Step 1: Embed tokens
$$h_i^{(0)} = E[\text{token}_i] \in \mathbb{R}^d$$
What: Convert each token to its embedding vector. This is the initial "residual stream" state.
Step 2: Layer 0 — Previous Token Head
$$k_n^{(0)} = R_{\Theta,n} \cdot c \qquad (\text{constant key})$$
$$q_m^{(0)} = \alpha \cdot R_{\Theta,m-1} \cdot c$$
$$A^{(0)}_{m,n} = \text{softmax}_n\!\left(\alpha \sum_i \cos\!\big((n{-}m{+}1)\theta_i\big)\right) \approx \mathbf{1}[n = m{-}1]$$
$$o_m^{(0)} = \sum_n A^{(0)}_{m,n} \cdot V^{(0)} h_n^{(0)}$$
What: Each position gathers the value of its predecessor. The output \(o_m^{(0)}\) carries
information about token \(m{-}1\).
Step 3: Residual connection after Layer 0
$$h_m^{(1)} = h_m^{(0)} + o_m^{(0)}$$
What: The residual stream now contains BOTH the current token's embedding AND
the previous token's information, added together.

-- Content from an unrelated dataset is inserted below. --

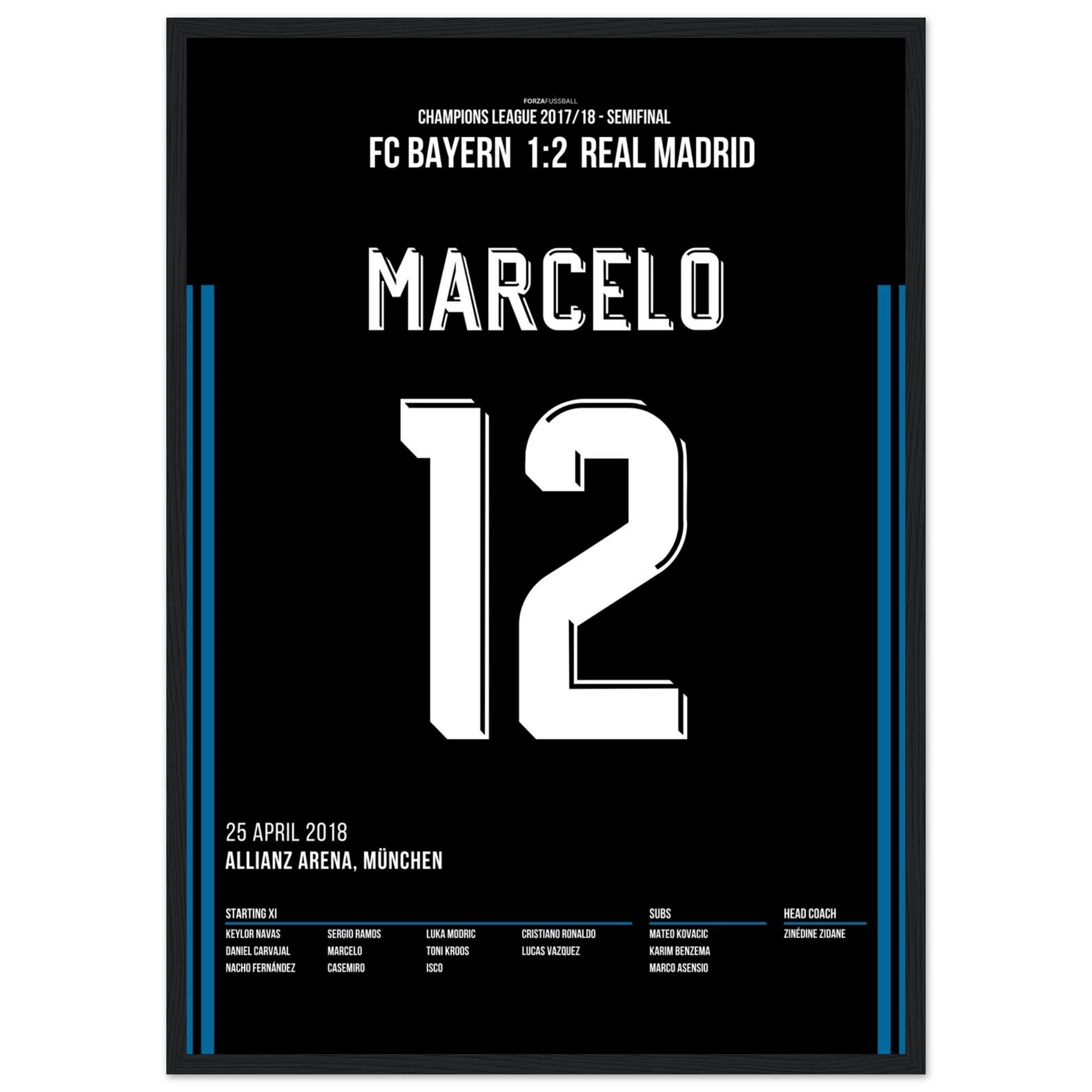 1a5630e9-6b06-480f-bf9d-a79e07e297b0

Why residual? Without the \(+\), Layer 1 would only see the previous token's info
and lose the current token's identity. The residual connection preserves both signals.
Step 4: Layer 1 — Semantic / Induction Head
$$k_n^{(1)} = u_k \cdot (v_k^T h_n^{(1)})$$
$$q_m^{(1)} = u_q \cdot (v_q^T h_m^{(1)})$$
$$A^{(1)}_{m,n} = \text{softmax}_n\!\big(q_m^{(1)T} k_n^{(1)}\big)$$
$$o_m^{(1)} = \sum_n A^{(1)}_{m,n} \cdot V^{(1)} h_n^{(1)}$$
What: Semantic matching on the enriched residual stream. Because \(h^{(1)}\) contains
both "who am I" and "who came before me", the rank-1 matching can find tokens with the
same predecessor-current pair, enabling induction.
Step 5: Final residual and output
$$h_m^{(2)} = h_m^{(1)} + o_m^{(1)}$$
$$\text{logits}_m = W_{\text{out}} \cdot h_m^{(2)} + b_{\text{out}}$$
$$P(\text{next token} \mid \text{context}) = \text{softmax}(\text{logits}_m)$$
What: The final residual stream is projected to vocabulary logits. Softmax converts to probabilities.
For induction: \(h_m^{(2)}\) at the last position contains the value from the token
that followed the previous occurrence. \(W_{\text{out}}\) maps this to high probability for that token.
Summary: Information flow
$$\underset{\text{embed}}{x_i} \;\xrightarrow{\text{Layer 0}}\;
\underset{\text{+ prev token info}}{h^{(1)}} \;\xrightarrow{\text{Layer 1}}\;
\underset{\text{+ induction match}}{h^{(2)}} \;\xrightarrow{W_\text{out}}\;
\text{prediction}$$
The full picture: Embeddings → shifted context via previous-token head →
residual enrichment → semantic match via induction head → prediction.
Each layer adds exactly one piece of the puzzle.